Start of Article
But still Jesus goes on… it’s not that kind of yoke, you see.  “For I am gentle and humble in hart, and you will find rest for your souls.  For my yoke is easy, and my burden is light.”  Don’t you see, says Jesus, can’t you understand?  It’s not that taking my yoke upon you will make for more work – for there will be plenty of that in the morning, most certainly – but it will be that the burden of the work that will need to be done will be lessened because I will be sharing the load with you!

That’s what we forget:  that the value of a yoke is not so much that it doubles the work, but rather that it halves the load!  Just as when two oxen, yoked together, end up with a load that is only half as heavy, likewise when we are yoke with Jesus, all the exhausting burdens of our lives end up shared with someone who truly understands how overwhelming it can be, and moreover, understands us in a way that no one else can.
End of Article
Exercise 1 - Print the sermon passage word for word, starting at "But still Jesus" and ending at "load with you!".
Exercise 2 - According to the sermon passage, what is the real value of a yoke?
Exercise 3 - Go on with the sermon passage about the yoke of Jesus from its last sentence.
The dataset entries aren't needed for this work.
Start of Dataset entries
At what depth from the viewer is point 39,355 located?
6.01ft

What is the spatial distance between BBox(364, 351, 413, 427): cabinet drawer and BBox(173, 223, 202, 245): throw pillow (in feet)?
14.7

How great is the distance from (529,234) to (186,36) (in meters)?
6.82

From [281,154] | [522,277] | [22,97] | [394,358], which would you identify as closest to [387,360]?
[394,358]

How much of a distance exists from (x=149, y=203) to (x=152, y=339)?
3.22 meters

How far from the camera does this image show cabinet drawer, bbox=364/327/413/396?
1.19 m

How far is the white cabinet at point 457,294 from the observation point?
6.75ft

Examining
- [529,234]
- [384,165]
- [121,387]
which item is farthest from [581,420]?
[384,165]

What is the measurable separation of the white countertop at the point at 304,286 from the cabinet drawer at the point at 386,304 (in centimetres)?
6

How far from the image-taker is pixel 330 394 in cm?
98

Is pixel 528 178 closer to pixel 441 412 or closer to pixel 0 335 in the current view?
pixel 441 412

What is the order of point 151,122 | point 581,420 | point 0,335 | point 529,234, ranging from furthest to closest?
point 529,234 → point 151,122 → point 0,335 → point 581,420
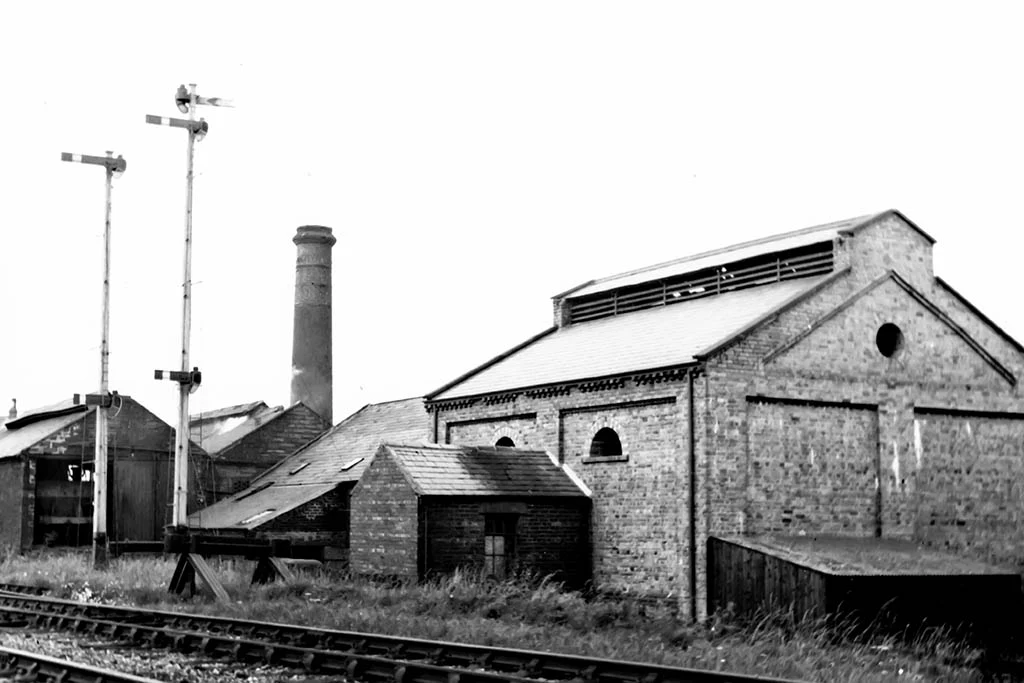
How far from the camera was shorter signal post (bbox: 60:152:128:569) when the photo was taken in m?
26.9

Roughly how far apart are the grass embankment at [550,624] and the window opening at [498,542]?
36.4 inches

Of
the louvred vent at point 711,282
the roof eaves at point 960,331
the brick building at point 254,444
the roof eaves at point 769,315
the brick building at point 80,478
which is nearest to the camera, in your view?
the roof eaves at point 769,315

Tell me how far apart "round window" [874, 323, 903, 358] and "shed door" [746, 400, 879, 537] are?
1.39 m

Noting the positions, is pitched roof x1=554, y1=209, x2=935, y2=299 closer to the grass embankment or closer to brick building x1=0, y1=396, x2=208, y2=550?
the grass embankment

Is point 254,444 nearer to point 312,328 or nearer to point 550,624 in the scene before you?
point 312,328

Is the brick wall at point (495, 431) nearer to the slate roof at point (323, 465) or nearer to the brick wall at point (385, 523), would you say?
the slate roof at point (323, 465)

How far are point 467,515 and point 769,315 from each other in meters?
6.77

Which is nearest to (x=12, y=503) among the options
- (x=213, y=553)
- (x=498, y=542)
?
(x=213, y=553)

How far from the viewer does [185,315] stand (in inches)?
953

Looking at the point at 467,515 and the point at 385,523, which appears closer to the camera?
the point at 467,515

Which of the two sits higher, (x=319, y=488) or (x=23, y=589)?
(x=319, y=488)

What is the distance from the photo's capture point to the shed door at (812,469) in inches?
898

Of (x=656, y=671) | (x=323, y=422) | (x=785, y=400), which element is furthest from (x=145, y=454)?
Result: (x=656, y=671)

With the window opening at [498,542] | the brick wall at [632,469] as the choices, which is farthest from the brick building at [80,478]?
the window opening at [498,542]
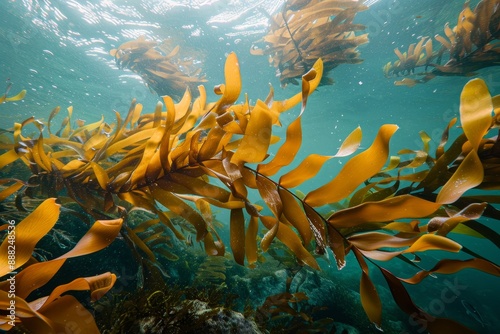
End of Dataset entries
Output 1 -
But still Jesus goes on… it’s not that kind of yoke, you see.  “For I am gentle and humble in hart, and you will find rest for your souls.  For my yoke is easy, and my burden is light.”  Don’t you see, says Jesus, can’t you understand?  It’s not that taking my yoke upon you will make for more work – for there will be plenty of that in the morning, most certainly – but it will be that the burden of the work that will need to be done will be lessened because I will be sharing the load with you!

Output 2 - It halves the load rather than doubling the work.

Output 3 -
Incidentally, the Greek word that is used for “easy” is crestos , which suggests something truly good… and fitting, and kind.  So in other words, when Jesus says his yoke is easy, he’s saying that my yoke is fit for you; and I know it will be good.  Feeling tired?  Wiped out? Stressed out to the max and running on fumes?  Well, why don’t you just let me make the way ahead easier. “Take my yoke upon you,” he says, because my yoke fits… it’s easier than what you’re carrying around with you now, and your burden will be so much ligher.

That’s the thing, you see, of time spent with Jesus: it does tend to lighten the load.  Jesus knew, as we do, that the reality of life is that of worry, burdens and challenges, and there is an unending list of things that need to be done.  Truly, to coin another verse of scripture, there is more than enough trouble sufficient for the day, and there will always be plenty left over for tomorrow!  We’re going to get tired; there’s no avoiding it.  But with Jesus sharing the load of our burden, we might be tired in life, but oh, we will never be tired of life.  Because his yoke is easy and his burden is light, and because of that, each new day is filled with love, joy and great possibility!

I learned this week via Facebook that my niece Bethany, together with a friend of hers, climbed Mt. Katahdin in Maine for the very first time.  She wrote that it was “a wild and crazy adventure” filled with blood, sweat and especially tears, and said that when it was all over and the two of them had reached the bottom of the mountain once again, all she could do in her weariness and pain was to cry!  But at the end of the day it was an amazing adventure she’ll always remember… and I’ll bet she’ll want to do it again.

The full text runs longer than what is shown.